Problem description =>
Scan the entries below for the word "fraction" and copy every line in which it occurs.
───── Data for the task
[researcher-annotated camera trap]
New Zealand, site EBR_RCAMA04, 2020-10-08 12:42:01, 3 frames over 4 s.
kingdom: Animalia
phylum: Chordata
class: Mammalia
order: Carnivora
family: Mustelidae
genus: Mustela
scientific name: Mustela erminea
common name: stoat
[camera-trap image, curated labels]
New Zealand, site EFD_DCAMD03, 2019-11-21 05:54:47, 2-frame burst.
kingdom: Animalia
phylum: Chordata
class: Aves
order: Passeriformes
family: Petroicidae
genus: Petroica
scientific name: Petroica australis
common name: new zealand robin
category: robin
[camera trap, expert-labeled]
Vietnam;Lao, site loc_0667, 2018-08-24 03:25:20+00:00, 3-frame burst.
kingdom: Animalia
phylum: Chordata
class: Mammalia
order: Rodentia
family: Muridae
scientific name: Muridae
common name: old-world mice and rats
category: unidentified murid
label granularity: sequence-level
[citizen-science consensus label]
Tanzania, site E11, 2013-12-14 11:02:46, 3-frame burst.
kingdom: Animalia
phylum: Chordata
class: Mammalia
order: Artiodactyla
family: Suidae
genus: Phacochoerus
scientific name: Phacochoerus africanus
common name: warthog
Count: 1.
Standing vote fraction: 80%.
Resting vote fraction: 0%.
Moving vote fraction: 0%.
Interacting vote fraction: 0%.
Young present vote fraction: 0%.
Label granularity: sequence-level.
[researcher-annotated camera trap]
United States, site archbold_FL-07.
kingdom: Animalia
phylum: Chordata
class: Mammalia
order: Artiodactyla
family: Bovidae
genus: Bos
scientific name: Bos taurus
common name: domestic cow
──────────
Exercise answer =>
Standing vote fraction: 80%.
Resting vote fraction: 0%.
Moving vote fraction: 0%.
Interacting vote fraction: 0%.
Young present vote fraction: 0%.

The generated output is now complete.